Abstract:
"Customer churn also known as customer attrition is a phenomenon where customers or subscribers of a service, or product cease their relationship with the organization. Customer churn can occur for various reasons, including dissatisfaction with the product or service, better offers from competitors, or changes in personal circumstances. Measuring and understanding churn is crucial for businesses and organizations as it directly impacts revenue and profitability. High churn rates signal underlying issues with customer satisfaction, product or service quality, or market competition. The banking domain is among the many sectors that face customer churn. Annually, about 1.5 million bank customers churn, posing significant losses for the institutions. Acquiring new customers can be costly and establishing loyalty takes time. Hence early churn prediction has become an area focus for banks in taking measures to maximize the retention periods of their customers.
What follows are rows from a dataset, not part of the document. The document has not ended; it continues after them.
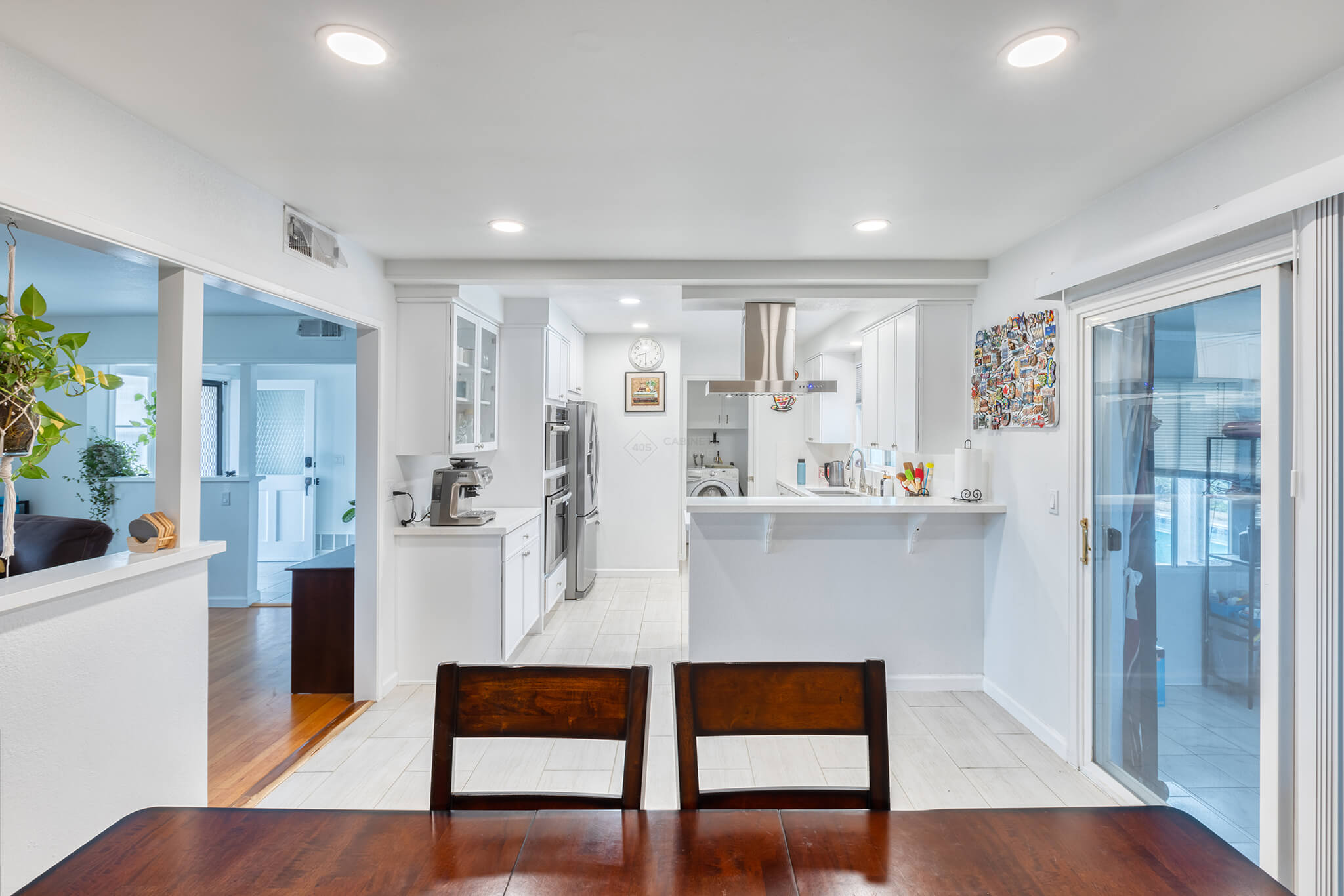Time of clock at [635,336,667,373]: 8:30
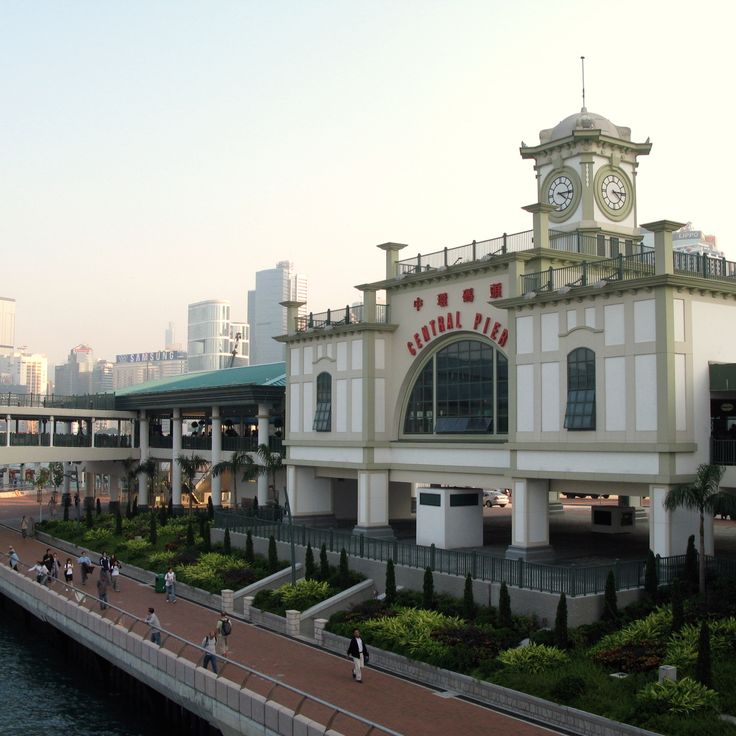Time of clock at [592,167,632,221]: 4:14
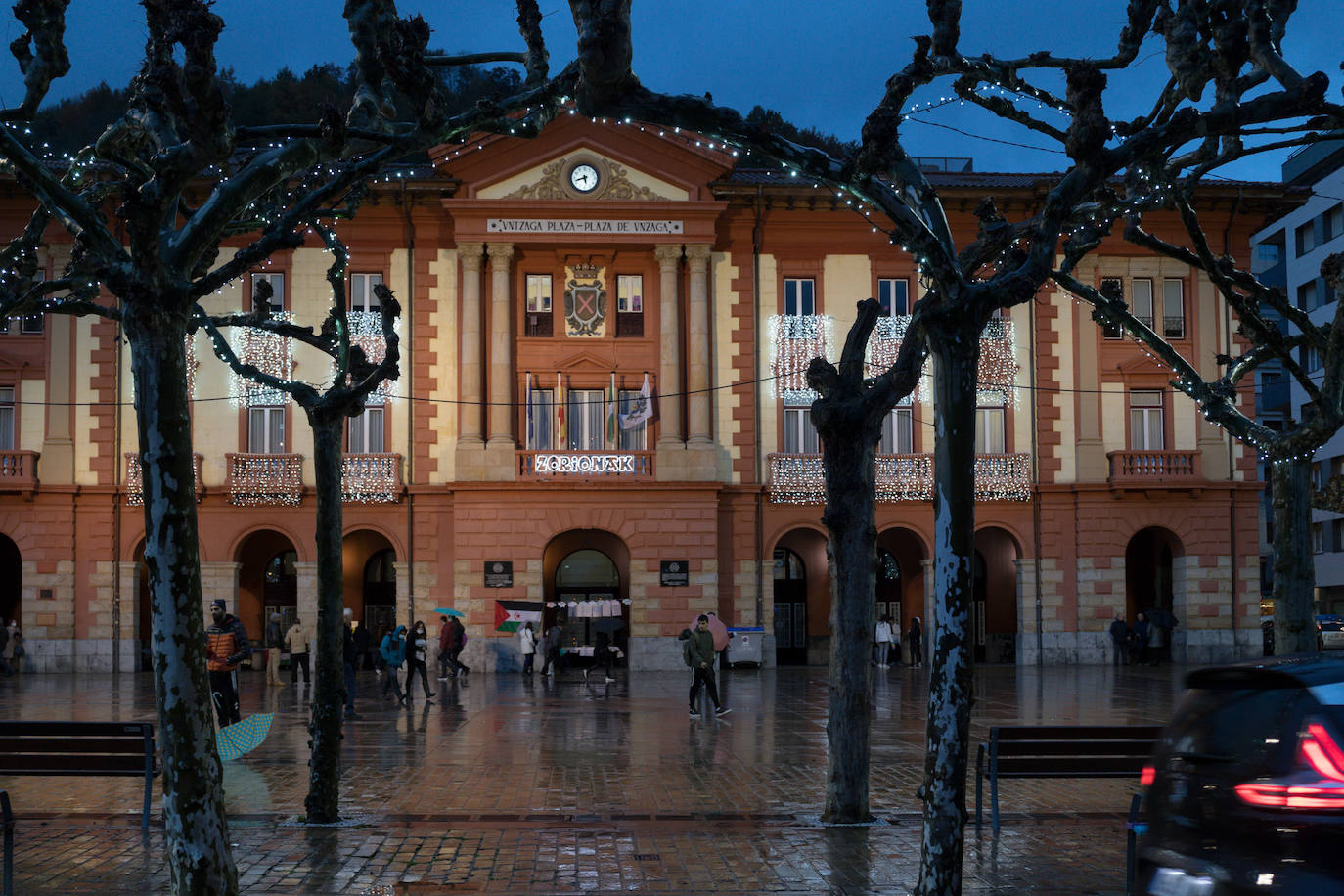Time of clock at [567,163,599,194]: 5:42
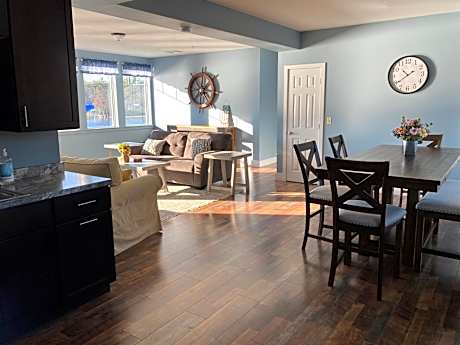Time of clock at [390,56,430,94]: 10:39
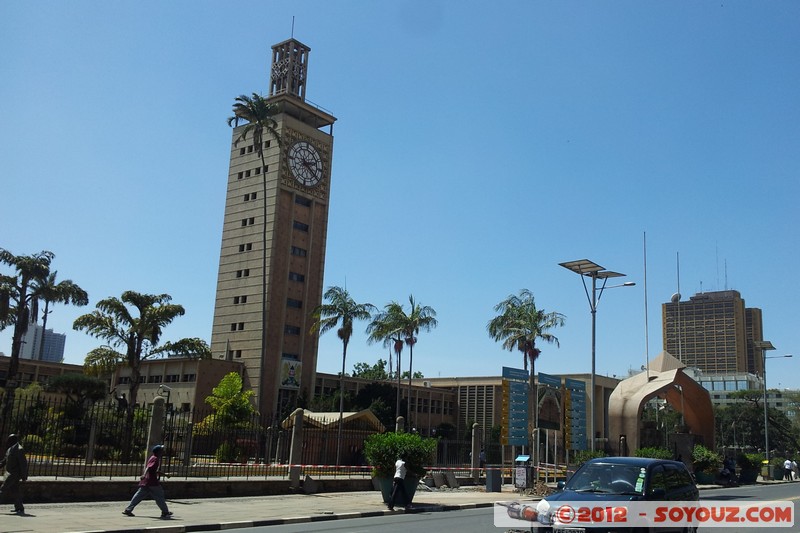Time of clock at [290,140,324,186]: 2:21
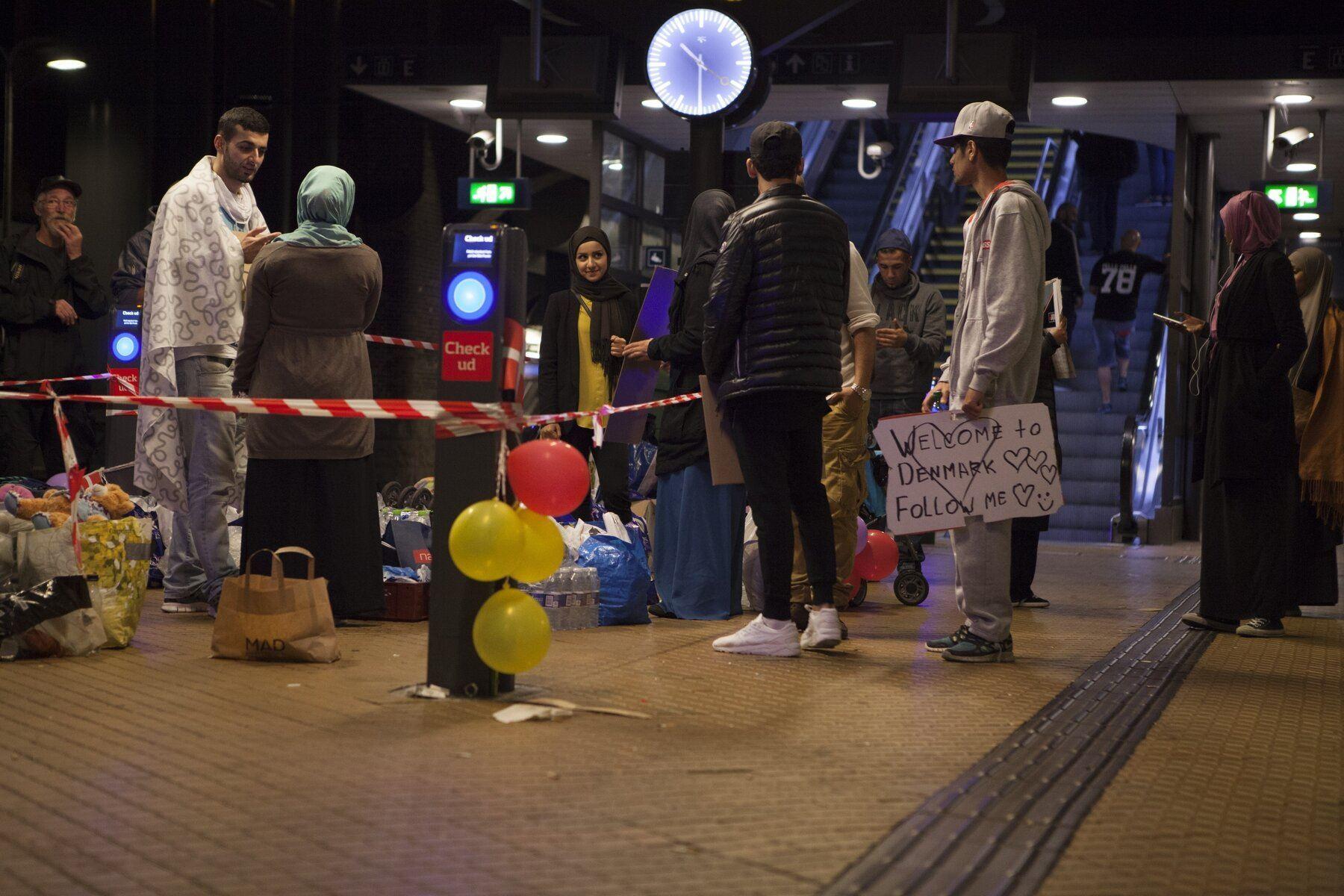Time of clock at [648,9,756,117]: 10:30
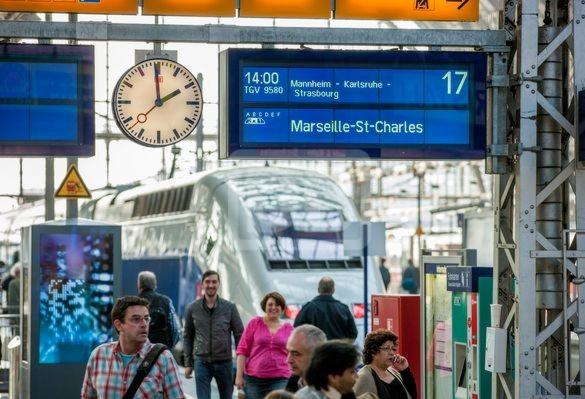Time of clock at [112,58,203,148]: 1:59
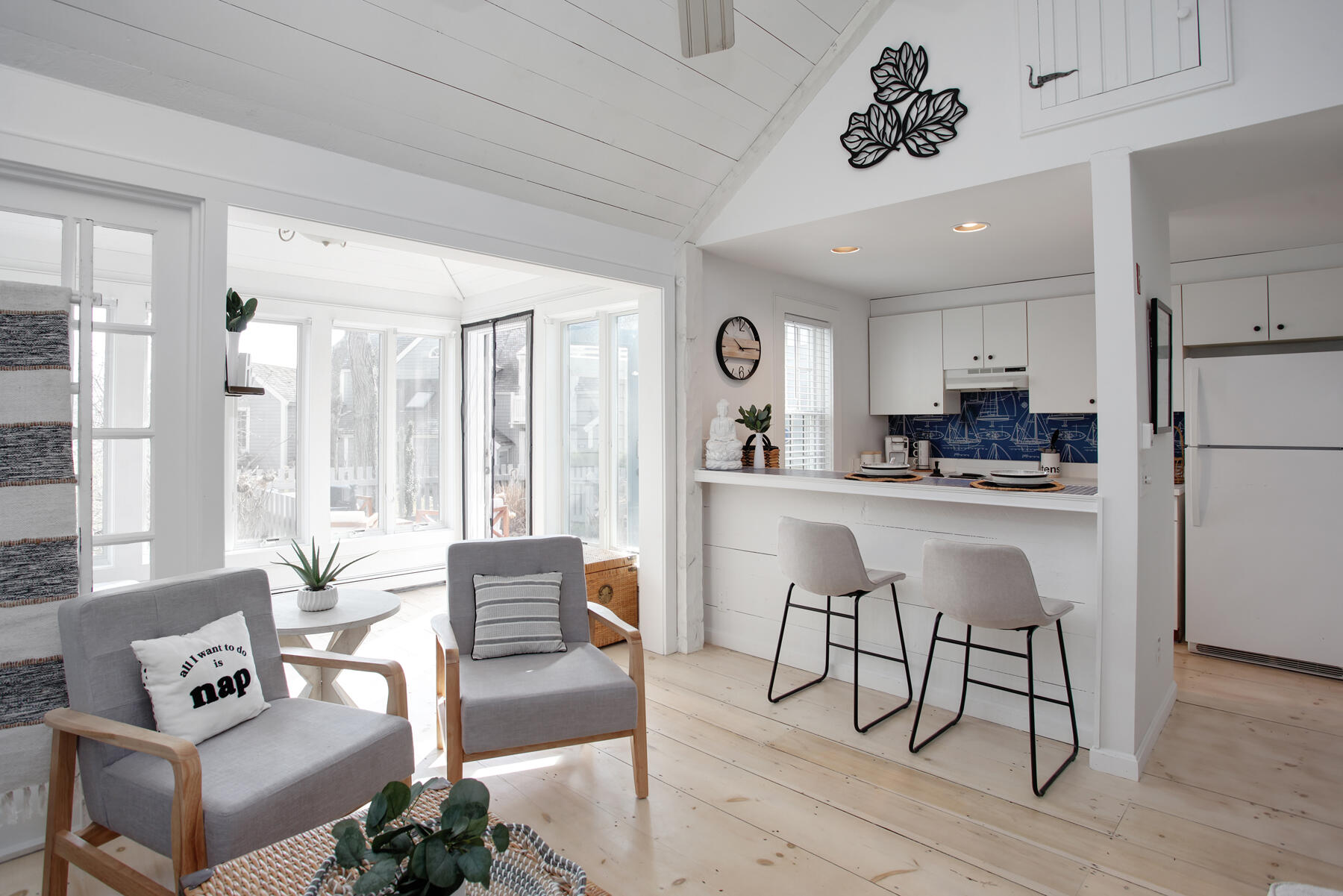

This research study presents a novel deep-learning ensemble model to predict customer churn early on in the banking domain. The proposed model consists of four stages. Initially, three key data preprocessing techniques are employed, followed by the implementation of a feature reduction system using XGBoost. In the third level, four distinct classifiers including CNN, SVM, LR, and DT are trained as base classifiers. Finally, a stacking ensemble method combines the predictions from these base classifiers, utilizing CatBoost as a meta-learner to exploit the strengths of each classifier.
The proposed system obtained positive results for the proposed algorithm. The ensemble model outperformed the individual classifiers in terms of accuracy and performance. The proposed model obtained 89.25% of accuracy, 85.60% of precision, 54.45% of recall rate, an F1-score of 0.6656, an AUC value of 0.7610, and a Kappa value of 0.6053. Further, the prototype model was benchmarked against the existing ensemble models and achieved higher results in terms of accuracy surpassing all the similar models’ results."